[Film Review] The Boy Behind The Door (2020)
The Boy Behind the Door is about two boys, not one: true close friends, or as they put it “friends to the end”. Casually heading for a baseball game after school, these two twelve-year-olds are suddenly abducted and driven far from home.
Kevin (Ezra Dewey) is held captive while Bobby (Lonnie Chavis) – considered to be worth less – is left in the kidnapper’s car. The story is all about Bobby’s efforts to rescue his friend, both of them resourceful and determined, but real facing peril and the realisation that “stranger danger” is not a myth.
The Boy Behind the Door is also about the unknown, anonymous boy; any boy who has been taken for sale or misuse by adults. I’ve seen trafficking, abuse of women, and many other real crimes on screen before, but this is the first time that I can recall seeing young boys as victims of crime in a film. This is no Law and Order: SVU that sensationalises (or even describes) what such victims might face, though. Bobby encounters some photos which give him just enough of an idea to raise tears, and the kidnapper idly talks about customers; but that’s as far as the grit goes. To be honest, I half expected a helpline phone number, or at least some statistics, as the screen went black.
This is an escape thriller, not a dramatized pamphlet. That said, it definitely fits in the horror genre too, especially if the scenario is considered from the kids’ own point of view. I made the mistake of inviting my son to watch the film with me, thinking he would enjoy rooting for heroic characters his own age. But this is no Goonies or even The People Under the Stairs: The Boy Behind the Door was much too realistic for my normally gore-fan son to watch for more than fifteen minutes.

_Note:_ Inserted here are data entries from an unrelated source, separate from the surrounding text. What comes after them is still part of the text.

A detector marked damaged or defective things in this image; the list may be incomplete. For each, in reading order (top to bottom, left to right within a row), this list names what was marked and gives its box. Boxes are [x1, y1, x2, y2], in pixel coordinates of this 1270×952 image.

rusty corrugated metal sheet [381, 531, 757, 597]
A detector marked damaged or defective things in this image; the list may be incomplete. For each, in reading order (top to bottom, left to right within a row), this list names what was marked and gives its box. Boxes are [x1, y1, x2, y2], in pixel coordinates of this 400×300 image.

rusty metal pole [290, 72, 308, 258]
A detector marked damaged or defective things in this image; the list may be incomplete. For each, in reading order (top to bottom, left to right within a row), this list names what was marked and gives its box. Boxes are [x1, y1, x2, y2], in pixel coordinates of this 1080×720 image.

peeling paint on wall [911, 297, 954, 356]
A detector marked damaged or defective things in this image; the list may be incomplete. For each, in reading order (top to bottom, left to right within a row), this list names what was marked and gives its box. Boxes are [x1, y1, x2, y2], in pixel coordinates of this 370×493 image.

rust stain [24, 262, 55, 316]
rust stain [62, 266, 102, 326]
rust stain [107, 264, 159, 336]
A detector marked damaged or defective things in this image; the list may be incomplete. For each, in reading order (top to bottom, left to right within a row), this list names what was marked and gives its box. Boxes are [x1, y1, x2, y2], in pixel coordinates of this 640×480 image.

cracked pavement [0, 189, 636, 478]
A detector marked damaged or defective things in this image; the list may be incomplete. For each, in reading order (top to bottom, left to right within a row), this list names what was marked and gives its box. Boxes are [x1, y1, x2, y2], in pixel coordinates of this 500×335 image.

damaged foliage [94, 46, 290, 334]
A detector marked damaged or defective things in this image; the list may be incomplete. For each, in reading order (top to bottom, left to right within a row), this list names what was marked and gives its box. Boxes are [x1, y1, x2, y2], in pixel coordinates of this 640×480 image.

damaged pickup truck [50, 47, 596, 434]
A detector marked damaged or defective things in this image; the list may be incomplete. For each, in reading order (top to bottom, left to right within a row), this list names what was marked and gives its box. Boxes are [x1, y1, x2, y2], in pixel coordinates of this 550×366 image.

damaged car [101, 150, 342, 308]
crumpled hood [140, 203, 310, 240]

This realism comes from several factors. Firstly, the adolescent cast are remarkable; especially Chavis, who carries so much of the film on his own. Everything he thinks and feels can be seen right on his face, so that even when he occasionally overstretches himself (or conversely is tempted to give up) it is all easy to believe. The pains, strains and fears they go through are “child level” realistic: it might be too far-fetched if we saw the boys carrying on regardless after being stabbed, for example (which adult victims often do in films). One of them has to put on a brave face when half a fingernail comes off instead, and one is virtually defeated by a (rather minor) gunshot wound. These young boys cannot face everything, nor inflict everything, as in Battle Royale. Equally, there are limitations to what they can practically do, too, simply because they are children of this time.
The baddies in this film (I can’t tell you their actual roles, as it will give things away), played by Kristin Bauer van Straten and Micah Hauptman, are somewhat exaggerated in comparison. But again, this feels plausible if you consider everything is presented from the boys’ perspective: the Bogeyman is real and larger than life. If their characters are drawn a little simplistically, that fits with how the young victims might recount the tale.
David Charbonier and Justin Powell have written and directed their first feature film in The Boy Behind the Door and have done a remarkable job: it all works. Anton Sanko’s music is atmospheric and serious, while Julián Estrada’s cinematography emphasises the maze-like nature of the house they are kept in and copes beautifully with dark hallways and facial close-ups alike.
I’m not going to tell you I loved it though. Despite everything I’ve written already, The Boy Behind the Door is (almost perfectly) formulaic. Countless horror-thrillers have been made with these standard elements: cat-and-mouse hunt, psychopathic captor, escaping victim(s), and yes, even hopeless law enforcement. Charbonier and Powell may have changed the captives from attractive young women (the usual stereotype) to adolescent boys, but apart from that, they have constructed a plot out of familiar elements. They wrote and made the film very well, and it maintained strong tension throughout; but this quality didn’t compensate for a nagging feeling throughout that I had seen it all before.